だが俺は、推しを破滅から救うために必死に食らいついた。
おかげで細身だった体は一気に大柄な体格へと変わり、努力する姿を見た両親や使用人、騎士たちが揃って涙を流した。
なにせ、前世の記憶を取り戻す前の俺は、自由を愛する貴族としての自覚すらないクズ野郎だったから。
そんな中でも、俺はアリアンヌとの交流だけは欠かさなかった。
少しでも仲が良いことを周囲に知らしめておかなければ、いつ彼女が王太子の婚約者に据えられるか分かったものではないからだ。
何より、アリアンヌと過ごす時間は、俺にとって最高の推し活であり、何にも代えがたい癒やしだった。

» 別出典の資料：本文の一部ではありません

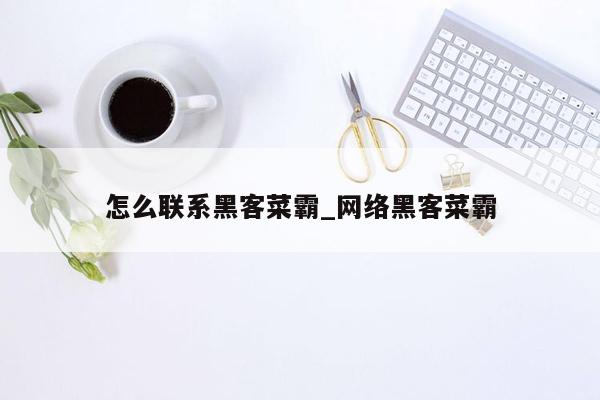 怎么联系黑客菜霸_网络黑客菜霸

そうして血のにじむ努力の末、俺は史上最年少となる十歳で王国騎士団に入団。
破竹の勢いで成果を上げ、入団六年目にして近衛騎士に選ばれた。
「本当に近衛騎士になっちゃったわね」
「ははっ、俺はやれば出来る子なんだよ」
「なによそれ……でも、少しは見直したわ」
「少しかよ」
王国騎士団への入団に合わせて王都のタウンハウスに移り住んだ俺は、同じ頃に公爵家のタウンハウスへ移ったアリアンヌと、王都のカフェでつかの間の休息を楽しんでいた。
目の前で、推しが呆れたように笑っている。
その笑顔が、俺にどれだけの力を与えてくれているのか君は知らないだろう。
……いや、知らなくていい。
「アリアンヌ、どこか行きたいところはあるか?」
「そうねぇ……」
頬杖をつきながら悩む推しがただただ可愛い。
こんな姿のアリアンヌは、婚約当初なら考えられなかった。
実は次期王妃として育てられたこのお嬢様、娯楽というものを一切知らなかったのだ。
演劇も、お菓子も……誰もが当たり前に楽しんでいる娯楽や嗜好品を彼女は全く知らなかった。

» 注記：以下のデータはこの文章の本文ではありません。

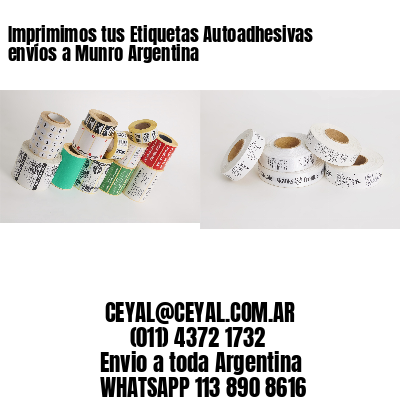 Imprimimos tus Etiquetas Autoadhesivas envíos a Munro Argentina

『お菓子は客をもてなすものであって、自分が食べるものではない』
そう彼女の口から聞いたときは思わず目眩がした。
おまけに、『街の様子は書類と部下の報告で分かるし、ドレスやアクセサリーは商人が運んでくれる』という恐ろしい教えを受けていたせいで、彼女は直接街へ行ったことすらなかったらしい。

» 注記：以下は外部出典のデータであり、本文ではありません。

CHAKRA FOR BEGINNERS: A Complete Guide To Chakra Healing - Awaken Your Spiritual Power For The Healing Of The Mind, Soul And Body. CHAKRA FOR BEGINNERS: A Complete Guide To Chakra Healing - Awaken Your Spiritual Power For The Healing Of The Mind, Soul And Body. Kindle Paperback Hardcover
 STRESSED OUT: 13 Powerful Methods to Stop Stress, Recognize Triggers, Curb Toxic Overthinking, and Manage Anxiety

こんな世間知らずのお嬢様が次期王妃になったら……うん、間違いなく暴動が起きる。
まさか、推しを断罪から救うために結んだ婚約が、国の危機まで救うことになるとは。
だから俺は、鍛錬の合間を縫って推し活を兼ね、彼女にさまざまな娯楽やお菓子を教えた。
演劇に絵画に音楽。焼き菓子にケーキにゼリー。
ともかく、色んな楽しみを彼女に教えた。
その甲斐あってか、最初は「何でもいいわ」と素っ気ない返事をしていたアリアンヌが、次第に自分の願望を口にするようになった。
それは、厳しい教育のせいで自分の望みを押し殺してきた彼女にとって、驚くほど大きな成長だった。
「それじゃあ、東の通りの本屋に行きたいわ」
「本屋?」
「そう。最近できたみたいなんだけど、新作の恋愛小説を置いているらしくて……あっ」
その瞬間、アリアンヌの表情が曇る。
そういえば、彼女の両親は娯楽系の小説を読むことを許していなかった。
まったく、娯楽を知らなければ……世間を知らなければ、国は発展しないというのに。
暗い顔をするアリアンヌに、俺は優しく微笑みかける。
「いいぞ。買ったら、いつも通りうちに置けばいい」
「いいの?」
「もちろん。うちの母親も、アリアンヌが買ってきた本を気に入って読んでるから」
「そうなの!? それを早く言いなさいよ!」
「えっ!?」
突然大きな声を出して顔を近づけるアリアンヌに、思わず背中をのけぞらせる。
「読んでいらっしゃるなら、お茶会を開いて感想を言い合えるのに!」
「ああ、そういう」
所謂、オフ会みたいなやつだな。
確かに、同士がいれば語りたくなる。
「……なぁ」
「はい?」
「俺もそれを読んでるって言ったら……引くか?」
恐る恐る問い質す俺に、アリアンヌは満面の笑みを浮かべる。
「何度も言うわ。それを早く言いなさい!」
俺の推しは、オタクに優しい人だった。
――そして数日後、俺とアリアンヌは小説の舞台である学園に入学した。